More evidence that others are “fearful” January 10, 2012
Posted by forwardfinancialplanning1 in Economic Conditions, Investing-General.trackback
Recent posts on this blog (January 2, December 14) have noted the extreme degree of “fear” currently pervading the investing world. And now, from Europe we have still further evidence that perhaps risk aversion has reached an extreme. On Monday, Germany auctioned $3.9 billion Euros of 6 month sovereign notes at a yield of -0.0122% (yes, that is a negative number!). This signifies that the investors in this German debt are willing to ”pay” a small amount for the perceived assurance that they’ll receive the face value of the debt back at maturity. They’re also willing to lock in a negative return in the process.

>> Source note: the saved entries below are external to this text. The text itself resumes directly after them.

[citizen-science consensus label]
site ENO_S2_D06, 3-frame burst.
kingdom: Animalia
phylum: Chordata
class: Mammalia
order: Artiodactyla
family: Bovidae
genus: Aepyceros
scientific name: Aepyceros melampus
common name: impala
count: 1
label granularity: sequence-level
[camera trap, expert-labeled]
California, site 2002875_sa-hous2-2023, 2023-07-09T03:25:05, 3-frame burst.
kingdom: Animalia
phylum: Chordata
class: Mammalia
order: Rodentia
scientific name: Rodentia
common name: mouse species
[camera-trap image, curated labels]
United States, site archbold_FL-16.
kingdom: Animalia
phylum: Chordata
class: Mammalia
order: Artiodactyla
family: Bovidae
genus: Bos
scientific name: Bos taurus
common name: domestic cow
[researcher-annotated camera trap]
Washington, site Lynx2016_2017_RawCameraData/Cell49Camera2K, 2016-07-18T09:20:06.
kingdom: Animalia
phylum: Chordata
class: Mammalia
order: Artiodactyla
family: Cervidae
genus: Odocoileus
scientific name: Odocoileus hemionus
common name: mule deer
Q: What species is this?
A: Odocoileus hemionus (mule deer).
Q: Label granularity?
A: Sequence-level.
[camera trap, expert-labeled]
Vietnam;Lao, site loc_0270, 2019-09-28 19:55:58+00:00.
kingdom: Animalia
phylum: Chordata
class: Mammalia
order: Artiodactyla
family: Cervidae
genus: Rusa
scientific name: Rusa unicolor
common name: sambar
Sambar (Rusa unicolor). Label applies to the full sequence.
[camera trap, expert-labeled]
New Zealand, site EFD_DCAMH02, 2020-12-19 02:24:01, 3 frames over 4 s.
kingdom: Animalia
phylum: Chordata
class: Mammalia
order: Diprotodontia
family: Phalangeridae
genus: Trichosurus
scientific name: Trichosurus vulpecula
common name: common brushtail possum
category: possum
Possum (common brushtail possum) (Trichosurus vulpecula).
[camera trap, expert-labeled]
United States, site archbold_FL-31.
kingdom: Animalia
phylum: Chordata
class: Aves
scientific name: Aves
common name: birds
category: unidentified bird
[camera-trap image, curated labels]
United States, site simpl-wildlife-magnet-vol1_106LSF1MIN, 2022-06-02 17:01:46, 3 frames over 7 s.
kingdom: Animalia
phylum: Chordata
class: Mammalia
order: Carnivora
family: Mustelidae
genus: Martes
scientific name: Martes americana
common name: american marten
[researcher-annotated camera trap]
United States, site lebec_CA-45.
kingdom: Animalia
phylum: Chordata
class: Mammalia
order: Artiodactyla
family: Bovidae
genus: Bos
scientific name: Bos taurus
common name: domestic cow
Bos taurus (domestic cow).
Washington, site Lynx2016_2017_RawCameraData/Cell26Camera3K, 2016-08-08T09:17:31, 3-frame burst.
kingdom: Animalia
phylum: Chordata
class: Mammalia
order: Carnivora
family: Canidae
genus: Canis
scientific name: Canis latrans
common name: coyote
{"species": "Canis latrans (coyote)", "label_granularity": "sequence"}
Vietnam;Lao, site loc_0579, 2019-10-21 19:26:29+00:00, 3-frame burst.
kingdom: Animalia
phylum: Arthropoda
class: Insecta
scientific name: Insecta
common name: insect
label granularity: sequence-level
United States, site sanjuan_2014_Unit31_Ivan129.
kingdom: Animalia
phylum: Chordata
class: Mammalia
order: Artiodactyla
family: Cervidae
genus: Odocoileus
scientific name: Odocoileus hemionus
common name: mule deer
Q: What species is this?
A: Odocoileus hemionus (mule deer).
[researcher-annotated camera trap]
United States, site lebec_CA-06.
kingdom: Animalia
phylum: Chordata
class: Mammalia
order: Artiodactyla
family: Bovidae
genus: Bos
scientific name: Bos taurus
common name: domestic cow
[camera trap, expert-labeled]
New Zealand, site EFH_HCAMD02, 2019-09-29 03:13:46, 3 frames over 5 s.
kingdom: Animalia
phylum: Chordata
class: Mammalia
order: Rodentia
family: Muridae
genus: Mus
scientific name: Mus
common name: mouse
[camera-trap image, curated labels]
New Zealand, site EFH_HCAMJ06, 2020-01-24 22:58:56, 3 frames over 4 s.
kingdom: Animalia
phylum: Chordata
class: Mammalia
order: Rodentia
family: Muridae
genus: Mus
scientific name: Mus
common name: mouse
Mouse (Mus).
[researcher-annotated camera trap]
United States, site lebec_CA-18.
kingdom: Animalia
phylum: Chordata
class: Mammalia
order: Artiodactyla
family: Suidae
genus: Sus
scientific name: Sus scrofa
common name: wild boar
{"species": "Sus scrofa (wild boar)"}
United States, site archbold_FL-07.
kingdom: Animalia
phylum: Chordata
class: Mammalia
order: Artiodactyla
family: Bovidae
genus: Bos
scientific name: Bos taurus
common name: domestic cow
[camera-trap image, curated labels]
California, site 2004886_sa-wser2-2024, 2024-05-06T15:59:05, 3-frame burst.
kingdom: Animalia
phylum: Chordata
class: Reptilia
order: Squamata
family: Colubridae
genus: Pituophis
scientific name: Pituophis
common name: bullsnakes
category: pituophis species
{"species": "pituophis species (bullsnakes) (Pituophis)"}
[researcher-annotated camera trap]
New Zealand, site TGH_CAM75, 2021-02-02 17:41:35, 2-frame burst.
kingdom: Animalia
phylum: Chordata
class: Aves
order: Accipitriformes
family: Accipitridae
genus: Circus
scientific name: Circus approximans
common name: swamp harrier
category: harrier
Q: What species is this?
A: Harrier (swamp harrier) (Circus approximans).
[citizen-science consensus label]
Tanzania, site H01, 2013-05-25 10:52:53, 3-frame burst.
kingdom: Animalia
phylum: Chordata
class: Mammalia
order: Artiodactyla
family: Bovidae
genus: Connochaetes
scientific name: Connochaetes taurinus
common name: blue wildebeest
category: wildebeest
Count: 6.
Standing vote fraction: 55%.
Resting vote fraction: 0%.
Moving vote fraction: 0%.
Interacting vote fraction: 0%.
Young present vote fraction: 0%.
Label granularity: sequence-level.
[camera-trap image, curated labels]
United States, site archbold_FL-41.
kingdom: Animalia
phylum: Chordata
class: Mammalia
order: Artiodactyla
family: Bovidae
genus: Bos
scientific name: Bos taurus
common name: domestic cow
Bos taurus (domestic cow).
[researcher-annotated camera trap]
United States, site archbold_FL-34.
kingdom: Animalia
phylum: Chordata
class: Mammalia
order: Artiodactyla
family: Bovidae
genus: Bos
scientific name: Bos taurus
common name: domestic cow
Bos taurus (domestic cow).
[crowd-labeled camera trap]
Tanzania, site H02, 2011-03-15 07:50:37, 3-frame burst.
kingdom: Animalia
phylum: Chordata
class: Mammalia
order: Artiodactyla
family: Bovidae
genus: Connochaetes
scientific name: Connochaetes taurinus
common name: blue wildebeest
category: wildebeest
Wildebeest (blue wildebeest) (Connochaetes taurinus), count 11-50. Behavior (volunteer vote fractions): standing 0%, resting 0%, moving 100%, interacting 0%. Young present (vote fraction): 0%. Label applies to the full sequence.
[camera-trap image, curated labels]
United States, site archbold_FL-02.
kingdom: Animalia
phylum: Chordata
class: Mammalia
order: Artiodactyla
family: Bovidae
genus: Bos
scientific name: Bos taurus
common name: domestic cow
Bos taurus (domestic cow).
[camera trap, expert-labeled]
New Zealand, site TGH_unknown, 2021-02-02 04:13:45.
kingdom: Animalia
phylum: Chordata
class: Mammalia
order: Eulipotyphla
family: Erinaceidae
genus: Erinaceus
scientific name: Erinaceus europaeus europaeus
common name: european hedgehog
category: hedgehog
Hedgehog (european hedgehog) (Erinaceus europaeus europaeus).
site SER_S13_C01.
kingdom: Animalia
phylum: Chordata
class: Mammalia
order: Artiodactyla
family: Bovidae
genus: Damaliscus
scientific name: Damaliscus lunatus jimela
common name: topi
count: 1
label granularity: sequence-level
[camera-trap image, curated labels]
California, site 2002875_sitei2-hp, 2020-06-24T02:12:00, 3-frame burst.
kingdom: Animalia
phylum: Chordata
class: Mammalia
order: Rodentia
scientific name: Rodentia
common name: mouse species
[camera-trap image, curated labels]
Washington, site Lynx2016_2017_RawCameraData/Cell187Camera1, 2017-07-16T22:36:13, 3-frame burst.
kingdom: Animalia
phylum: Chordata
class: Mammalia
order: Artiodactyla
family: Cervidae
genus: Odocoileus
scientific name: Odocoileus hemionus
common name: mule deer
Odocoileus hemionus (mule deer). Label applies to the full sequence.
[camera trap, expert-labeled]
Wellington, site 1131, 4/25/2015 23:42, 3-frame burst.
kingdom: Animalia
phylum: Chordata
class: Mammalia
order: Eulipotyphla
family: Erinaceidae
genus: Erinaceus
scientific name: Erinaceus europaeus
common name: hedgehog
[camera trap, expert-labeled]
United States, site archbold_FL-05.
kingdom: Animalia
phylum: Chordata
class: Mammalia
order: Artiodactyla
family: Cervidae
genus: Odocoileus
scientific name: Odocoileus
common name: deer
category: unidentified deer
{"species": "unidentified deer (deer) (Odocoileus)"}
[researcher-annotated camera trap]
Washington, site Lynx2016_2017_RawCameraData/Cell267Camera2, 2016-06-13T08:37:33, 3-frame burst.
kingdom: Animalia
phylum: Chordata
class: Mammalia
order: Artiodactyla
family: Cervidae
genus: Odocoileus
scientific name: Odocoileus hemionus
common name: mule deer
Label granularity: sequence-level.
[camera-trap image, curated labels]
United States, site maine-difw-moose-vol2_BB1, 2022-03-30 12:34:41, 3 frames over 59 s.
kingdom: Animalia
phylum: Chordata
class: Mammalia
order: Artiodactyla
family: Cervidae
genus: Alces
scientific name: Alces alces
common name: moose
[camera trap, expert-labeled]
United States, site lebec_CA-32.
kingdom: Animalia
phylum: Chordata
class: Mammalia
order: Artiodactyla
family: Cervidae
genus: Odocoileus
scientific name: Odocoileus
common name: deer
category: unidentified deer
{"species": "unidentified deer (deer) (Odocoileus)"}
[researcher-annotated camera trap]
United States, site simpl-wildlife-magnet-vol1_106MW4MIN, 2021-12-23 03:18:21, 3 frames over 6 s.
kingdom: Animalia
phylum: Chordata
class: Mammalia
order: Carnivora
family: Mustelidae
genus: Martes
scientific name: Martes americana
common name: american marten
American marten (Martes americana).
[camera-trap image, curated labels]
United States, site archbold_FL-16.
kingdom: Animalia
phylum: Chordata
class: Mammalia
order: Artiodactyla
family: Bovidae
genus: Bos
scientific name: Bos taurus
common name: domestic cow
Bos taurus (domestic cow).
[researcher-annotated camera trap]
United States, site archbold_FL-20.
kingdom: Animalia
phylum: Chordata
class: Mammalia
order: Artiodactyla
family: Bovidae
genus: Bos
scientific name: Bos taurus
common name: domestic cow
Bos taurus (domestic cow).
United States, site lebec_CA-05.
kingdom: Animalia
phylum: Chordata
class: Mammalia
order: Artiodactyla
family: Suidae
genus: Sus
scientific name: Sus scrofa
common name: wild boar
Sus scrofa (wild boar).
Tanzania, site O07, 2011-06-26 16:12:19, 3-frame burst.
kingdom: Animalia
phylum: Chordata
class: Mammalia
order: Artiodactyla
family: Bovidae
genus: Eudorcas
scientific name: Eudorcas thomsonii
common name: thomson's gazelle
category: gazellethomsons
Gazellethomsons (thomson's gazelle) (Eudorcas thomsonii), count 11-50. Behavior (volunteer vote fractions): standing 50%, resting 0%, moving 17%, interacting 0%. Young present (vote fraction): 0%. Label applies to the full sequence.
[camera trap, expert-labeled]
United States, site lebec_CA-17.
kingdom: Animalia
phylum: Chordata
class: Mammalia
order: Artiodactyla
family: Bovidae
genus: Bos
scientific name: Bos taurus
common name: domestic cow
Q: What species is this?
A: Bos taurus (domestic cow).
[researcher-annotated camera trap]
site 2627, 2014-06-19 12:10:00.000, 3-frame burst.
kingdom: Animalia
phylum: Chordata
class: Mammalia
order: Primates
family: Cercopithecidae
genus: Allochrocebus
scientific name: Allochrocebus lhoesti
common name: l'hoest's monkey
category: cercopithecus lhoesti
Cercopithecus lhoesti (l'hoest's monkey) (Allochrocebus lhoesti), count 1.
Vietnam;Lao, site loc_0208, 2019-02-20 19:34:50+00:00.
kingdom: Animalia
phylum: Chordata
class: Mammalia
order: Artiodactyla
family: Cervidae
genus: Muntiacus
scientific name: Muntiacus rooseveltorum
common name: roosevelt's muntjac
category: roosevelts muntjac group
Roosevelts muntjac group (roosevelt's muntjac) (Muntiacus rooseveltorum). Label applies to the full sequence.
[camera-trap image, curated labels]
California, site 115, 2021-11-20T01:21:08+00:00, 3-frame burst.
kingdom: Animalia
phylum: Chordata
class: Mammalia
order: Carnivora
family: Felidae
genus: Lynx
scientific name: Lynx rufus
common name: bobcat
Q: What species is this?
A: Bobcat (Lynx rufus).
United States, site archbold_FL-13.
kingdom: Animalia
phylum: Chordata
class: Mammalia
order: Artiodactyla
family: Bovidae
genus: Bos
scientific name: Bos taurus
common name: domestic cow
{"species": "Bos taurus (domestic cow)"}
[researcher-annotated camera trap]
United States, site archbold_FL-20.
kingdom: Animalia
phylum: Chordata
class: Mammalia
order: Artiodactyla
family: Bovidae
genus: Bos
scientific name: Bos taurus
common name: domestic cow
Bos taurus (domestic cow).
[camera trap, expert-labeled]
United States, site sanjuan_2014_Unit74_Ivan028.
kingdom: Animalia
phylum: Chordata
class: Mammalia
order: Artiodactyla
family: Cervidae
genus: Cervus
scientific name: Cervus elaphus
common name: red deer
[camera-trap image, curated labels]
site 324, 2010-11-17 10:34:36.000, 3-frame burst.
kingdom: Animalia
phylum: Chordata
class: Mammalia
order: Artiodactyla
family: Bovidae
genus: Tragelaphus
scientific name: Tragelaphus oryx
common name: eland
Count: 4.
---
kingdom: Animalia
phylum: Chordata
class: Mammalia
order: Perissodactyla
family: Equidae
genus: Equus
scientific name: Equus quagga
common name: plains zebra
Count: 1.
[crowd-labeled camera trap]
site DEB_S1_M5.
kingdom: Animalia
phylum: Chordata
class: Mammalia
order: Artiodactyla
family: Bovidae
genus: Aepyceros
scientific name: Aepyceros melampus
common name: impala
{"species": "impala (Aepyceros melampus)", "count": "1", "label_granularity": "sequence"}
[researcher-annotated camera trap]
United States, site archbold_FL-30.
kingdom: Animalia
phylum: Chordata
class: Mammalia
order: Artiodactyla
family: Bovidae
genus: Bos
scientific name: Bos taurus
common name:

Germany is considered one of the “safe havens” among European governmental issuers of debt and as such, is viewed as a “risk-free” borrower. A little further research revealed that Switzerland (September) and the Netherlands (December) have also recently issued sovereign debt at negative yields. And, yields on US T-bills dipped into negative territory in the financial markets (i.e., during financial market trading activity but not at auction) during October. So, once again, we’re seeing further evidence that others are “fearful”. This would be a signal to become “greedy” according to investing genius, Warren Buffet.
With all of the bad news coming out of Europe these days, it’s not surprising that investors are fearful. Perhaps that’s why Buffet has been so successful—-he’s comfortable being a true contrarian.